Klein Vision sells flying car tech to China

The company is licening its tech to Hebei Jianxin Flying Car Technology Company in China. But it brings us no closer to flying car travel in Europe.
Klein Vision sells flying car tech to China

Klein Vision's dream of a shape-shifting vehicle that goes from a road car to flying in the sky in minutes with only the need for a short landing strip is one step closer. The company is licencing its tech to Hebei Jianxin Flying Car Technology Company in China. While the financial details are undisclosed, the prototype cost $2.3 million to develop.

The deal gives the Chinese firm exclusive rights to manufacture and distribute the AirCar within a specific geographic region in China. The AirCar has retractable wings, folding tail surfaces, and a parachute deployment system. It takes two minutes and 15 seconds to turn from sports car mode into an aircraft.

It is equipped with a 160HP BMW engine and runs on standard fuel. It runs on standard fuel—no electric battery or green hydrogen—with a fixed propeller and a ballistic parachute. It's the first news from Klein Vision in over two years.

In January 2022, the company announced that their AirCar flying car had received a Certificate of Airworthiness from the Slovak Transport Authority, making it legal to fly. It has a cruise speed of 300km/h and a 1000 km range.

The news followed 142 successful landings in Bratislava. Under the supervision of the Civil Aviation Authority, the AirCar completed over 40 hours of test flights, including steep 45-degree turns and stability and manoeuvrability testing. 

In earlier tests, the AirCar has flown at 8200 ft and reached a maximum speed of 190 kmph (103 knots). The two-seater flying car needs only a 300m stretch to take off.
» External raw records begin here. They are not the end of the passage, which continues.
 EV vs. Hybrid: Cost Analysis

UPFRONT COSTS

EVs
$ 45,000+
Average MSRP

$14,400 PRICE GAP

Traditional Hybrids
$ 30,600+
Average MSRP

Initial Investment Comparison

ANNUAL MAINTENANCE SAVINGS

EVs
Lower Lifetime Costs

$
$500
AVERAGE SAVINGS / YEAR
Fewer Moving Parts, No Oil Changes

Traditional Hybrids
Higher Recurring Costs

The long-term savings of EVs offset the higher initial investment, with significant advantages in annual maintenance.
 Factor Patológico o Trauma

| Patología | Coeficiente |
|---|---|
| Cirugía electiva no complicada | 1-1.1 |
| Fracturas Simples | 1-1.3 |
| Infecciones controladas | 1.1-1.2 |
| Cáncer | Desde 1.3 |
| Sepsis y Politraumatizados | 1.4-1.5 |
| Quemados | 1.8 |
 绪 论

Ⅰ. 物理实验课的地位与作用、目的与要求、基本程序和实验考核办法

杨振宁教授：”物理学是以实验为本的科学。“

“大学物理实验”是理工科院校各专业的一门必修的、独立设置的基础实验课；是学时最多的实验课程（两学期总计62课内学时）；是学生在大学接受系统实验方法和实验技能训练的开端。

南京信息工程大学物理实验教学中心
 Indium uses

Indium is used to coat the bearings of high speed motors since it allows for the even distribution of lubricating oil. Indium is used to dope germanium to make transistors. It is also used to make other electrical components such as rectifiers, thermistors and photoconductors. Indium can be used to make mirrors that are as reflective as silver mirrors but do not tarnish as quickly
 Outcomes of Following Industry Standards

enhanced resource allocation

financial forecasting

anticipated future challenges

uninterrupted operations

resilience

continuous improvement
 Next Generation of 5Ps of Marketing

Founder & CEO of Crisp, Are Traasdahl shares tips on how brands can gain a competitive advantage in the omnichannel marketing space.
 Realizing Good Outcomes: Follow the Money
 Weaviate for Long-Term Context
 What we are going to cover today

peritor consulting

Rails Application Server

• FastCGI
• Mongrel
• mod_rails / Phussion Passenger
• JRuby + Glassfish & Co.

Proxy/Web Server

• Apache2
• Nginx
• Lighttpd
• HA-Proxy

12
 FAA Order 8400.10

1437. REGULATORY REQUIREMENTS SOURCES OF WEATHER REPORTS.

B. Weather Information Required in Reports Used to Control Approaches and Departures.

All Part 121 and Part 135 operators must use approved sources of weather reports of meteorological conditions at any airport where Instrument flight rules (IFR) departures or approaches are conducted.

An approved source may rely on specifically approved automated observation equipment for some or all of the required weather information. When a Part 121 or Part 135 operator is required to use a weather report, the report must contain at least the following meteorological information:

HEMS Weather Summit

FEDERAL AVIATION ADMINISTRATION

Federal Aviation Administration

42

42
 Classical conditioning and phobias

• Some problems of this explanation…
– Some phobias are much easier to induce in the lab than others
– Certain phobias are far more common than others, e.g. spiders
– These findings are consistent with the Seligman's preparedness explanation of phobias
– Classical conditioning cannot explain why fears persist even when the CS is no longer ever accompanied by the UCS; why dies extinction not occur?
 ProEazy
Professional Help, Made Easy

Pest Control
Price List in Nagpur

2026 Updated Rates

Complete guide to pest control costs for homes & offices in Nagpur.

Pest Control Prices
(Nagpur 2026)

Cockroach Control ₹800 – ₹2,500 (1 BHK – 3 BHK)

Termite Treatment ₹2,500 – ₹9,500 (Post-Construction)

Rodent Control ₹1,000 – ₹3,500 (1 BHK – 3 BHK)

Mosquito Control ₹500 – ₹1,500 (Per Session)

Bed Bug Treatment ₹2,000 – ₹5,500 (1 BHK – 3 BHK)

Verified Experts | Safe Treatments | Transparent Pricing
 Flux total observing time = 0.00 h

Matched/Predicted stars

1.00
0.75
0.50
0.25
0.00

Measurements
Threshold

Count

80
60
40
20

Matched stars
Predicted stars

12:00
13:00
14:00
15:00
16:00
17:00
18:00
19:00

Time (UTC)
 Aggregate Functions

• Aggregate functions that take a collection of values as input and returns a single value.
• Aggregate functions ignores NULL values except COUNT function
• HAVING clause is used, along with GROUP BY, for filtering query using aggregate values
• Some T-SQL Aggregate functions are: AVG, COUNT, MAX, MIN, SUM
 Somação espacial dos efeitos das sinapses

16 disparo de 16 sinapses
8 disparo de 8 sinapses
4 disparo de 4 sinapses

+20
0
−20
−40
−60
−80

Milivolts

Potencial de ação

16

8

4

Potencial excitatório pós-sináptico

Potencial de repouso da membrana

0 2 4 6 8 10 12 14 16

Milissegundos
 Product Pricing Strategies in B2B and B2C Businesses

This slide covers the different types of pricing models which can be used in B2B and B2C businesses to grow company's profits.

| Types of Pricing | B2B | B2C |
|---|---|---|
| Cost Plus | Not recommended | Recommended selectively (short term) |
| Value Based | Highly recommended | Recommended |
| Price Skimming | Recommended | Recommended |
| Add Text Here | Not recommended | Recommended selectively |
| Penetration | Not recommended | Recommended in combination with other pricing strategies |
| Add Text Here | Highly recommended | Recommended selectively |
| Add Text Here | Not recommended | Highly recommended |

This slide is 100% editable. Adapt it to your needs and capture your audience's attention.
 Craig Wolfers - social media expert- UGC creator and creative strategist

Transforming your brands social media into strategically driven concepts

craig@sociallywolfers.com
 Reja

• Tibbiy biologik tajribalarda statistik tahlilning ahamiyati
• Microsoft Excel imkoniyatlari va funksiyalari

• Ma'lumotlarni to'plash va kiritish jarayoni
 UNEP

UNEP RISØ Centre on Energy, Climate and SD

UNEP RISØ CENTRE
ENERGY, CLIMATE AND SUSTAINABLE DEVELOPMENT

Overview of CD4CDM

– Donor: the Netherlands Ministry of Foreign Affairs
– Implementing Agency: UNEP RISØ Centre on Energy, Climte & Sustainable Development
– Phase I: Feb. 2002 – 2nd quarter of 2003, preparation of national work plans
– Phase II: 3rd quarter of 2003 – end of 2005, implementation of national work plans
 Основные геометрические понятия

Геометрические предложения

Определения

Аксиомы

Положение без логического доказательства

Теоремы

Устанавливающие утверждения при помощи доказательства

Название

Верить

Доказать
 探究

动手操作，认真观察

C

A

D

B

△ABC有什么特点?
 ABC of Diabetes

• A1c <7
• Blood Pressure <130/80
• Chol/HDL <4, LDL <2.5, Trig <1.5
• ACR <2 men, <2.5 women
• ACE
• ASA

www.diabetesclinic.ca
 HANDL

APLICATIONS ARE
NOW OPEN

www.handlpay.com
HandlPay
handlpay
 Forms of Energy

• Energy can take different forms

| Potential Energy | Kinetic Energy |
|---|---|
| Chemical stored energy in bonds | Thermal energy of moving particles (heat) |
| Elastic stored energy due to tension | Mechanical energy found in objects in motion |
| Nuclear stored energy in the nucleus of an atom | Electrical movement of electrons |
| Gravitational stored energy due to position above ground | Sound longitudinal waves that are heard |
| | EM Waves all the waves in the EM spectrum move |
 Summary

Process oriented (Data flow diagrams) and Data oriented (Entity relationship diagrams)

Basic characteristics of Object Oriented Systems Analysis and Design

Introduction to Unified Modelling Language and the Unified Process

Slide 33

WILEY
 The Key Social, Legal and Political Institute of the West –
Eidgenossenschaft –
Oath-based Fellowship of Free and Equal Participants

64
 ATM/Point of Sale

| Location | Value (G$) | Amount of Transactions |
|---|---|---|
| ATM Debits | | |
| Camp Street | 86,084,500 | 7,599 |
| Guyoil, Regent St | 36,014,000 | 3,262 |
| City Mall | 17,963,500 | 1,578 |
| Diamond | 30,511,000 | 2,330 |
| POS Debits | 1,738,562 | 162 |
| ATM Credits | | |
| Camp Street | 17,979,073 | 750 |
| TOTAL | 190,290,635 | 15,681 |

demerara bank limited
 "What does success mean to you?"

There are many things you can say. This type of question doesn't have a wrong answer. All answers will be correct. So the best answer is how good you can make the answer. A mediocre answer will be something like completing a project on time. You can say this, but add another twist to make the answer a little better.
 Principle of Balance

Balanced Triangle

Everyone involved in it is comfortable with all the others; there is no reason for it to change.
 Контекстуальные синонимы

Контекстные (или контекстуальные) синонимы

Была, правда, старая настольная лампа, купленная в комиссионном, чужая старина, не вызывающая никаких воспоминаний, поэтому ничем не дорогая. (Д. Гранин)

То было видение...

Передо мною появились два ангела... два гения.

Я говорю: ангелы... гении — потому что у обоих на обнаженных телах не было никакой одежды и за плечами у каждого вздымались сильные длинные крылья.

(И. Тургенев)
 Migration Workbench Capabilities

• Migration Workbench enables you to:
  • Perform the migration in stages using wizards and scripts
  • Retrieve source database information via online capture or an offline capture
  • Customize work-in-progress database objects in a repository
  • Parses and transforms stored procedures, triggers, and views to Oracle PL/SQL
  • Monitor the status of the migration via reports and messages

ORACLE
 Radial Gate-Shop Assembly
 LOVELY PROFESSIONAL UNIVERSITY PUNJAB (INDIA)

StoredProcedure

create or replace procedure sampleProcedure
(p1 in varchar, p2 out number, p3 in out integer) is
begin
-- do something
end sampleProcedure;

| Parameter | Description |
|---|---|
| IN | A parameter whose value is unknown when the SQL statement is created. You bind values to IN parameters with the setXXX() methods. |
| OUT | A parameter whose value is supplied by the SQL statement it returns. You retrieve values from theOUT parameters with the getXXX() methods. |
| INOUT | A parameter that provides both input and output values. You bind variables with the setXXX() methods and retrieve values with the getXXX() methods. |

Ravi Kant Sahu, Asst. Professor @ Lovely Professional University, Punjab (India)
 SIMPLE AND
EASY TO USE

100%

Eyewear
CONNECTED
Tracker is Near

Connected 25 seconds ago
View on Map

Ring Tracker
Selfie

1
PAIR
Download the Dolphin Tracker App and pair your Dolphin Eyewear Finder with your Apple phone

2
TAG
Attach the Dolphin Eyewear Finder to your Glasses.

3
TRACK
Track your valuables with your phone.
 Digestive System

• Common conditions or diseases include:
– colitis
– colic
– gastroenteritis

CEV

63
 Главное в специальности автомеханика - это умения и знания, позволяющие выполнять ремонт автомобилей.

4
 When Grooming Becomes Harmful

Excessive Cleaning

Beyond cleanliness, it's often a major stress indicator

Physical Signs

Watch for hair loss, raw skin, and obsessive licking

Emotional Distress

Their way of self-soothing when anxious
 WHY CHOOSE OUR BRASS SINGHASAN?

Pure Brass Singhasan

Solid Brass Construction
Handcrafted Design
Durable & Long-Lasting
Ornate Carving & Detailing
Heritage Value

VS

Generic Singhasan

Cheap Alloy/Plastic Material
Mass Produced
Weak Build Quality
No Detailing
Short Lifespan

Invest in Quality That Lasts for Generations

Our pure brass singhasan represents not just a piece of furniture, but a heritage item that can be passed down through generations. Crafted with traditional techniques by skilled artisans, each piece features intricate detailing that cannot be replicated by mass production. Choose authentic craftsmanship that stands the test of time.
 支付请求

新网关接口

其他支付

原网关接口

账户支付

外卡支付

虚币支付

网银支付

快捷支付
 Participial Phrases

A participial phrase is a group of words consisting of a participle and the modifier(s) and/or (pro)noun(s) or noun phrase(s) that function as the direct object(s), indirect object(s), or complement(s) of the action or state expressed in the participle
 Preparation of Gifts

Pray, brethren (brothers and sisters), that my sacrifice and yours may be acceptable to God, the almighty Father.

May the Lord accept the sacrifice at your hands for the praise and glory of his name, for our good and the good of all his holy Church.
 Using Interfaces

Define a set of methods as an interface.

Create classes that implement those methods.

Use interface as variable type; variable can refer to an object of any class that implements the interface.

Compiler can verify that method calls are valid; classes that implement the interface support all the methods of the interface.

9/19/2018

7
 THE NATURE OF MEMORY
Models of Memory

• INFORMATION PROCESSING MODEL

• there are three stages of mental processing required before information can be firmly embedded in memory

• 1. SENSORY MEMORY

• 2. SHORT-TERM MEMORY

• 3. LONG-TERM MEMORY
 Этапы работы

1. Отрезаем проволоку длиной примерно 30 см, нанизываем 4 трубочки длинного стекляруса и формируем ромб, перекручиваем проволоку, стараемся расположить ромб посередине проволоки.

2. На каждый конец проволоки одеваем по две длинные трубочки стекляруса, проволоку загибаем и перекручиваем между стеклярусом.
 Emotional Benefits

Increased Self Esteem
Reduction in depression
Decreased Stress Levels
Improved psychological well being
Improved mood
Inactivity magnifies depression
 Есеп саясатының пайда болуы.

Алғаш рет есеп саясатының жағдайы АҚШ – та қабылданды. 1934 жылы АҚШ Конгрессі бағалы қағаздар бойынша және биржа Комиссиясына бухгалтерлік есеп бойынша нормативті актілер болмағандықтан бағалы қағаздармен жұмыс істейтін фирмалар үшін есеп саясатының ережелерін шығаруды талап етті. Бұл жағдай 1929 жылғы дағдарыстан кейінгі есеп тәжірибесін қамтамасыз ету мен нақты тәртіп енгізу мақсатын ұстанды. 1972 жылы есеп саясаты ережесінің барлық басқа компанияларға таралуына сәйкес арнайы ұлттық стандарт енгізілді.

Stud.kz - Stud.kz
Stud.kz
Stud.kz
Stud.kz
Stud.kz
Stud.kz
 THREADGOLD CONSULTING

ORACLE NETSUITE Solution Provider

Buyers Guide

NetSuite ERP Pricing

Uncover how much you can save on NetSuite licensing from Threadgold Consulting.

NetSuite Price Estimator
The company also announced plans for a 4-seater version, twin-engine and amphibious plane — a plane that turns into a boat. Or is it a car that turns into a boat and a car? 

Since then… nothing. 

Where can I travel in a flying car in Europe?

Unfortunately, I'm here to burst your bubble. Currently, no facilities have been developed for private flying cars in Europe (or the US). There are private airstrips, but these would need regulatory approval to host flying cars. Then, there's the challenge of being approved to fly your air car. 

Flying car owners like AirCar need aviation and car driving licences. They also need a medical checkup from a flight examiner and a repair licence. To date, no insurance policy exists for personal flying cars.

In Europe, the operator needs specific flight permission in every national jurisdiction since experimental aircraft are regulated nationally (NOT by the European Union Aviation Safety Agency). 

Klein Vision's AirCar only has a Certificate of Airworthiness from the Slovak Transport Authority. This means that once (if?) available commercially, you can only fly it in Slovakia. 

However, Pal V from the Netherlands is further along, receiving road emission for its PAL-V Liberty in October 2020 for Europe and numerous countries outside Europe.

It was also the first to complete the full certification with the European Union Aviation Safety Agency (EASA). However, news of operations in Europe is limited — Pal V has been selling aircars to the Middle East.

Image: Aeromobil.

News from Slovakian competitor Aeromobi has been far thinner on the ground — Klein Vision's founder Stefan Klein's previous employer. As with almost all mobility companies, I expect all flying car makers were hit hard by the pamdemic. 

The dream of a personal flying car remains grounded in bureaucracy and infrastructure limitations. As it stands, it offers little environmental benefit. It's highly questionable whether they'll ever be available outside the hands of the wealthy few.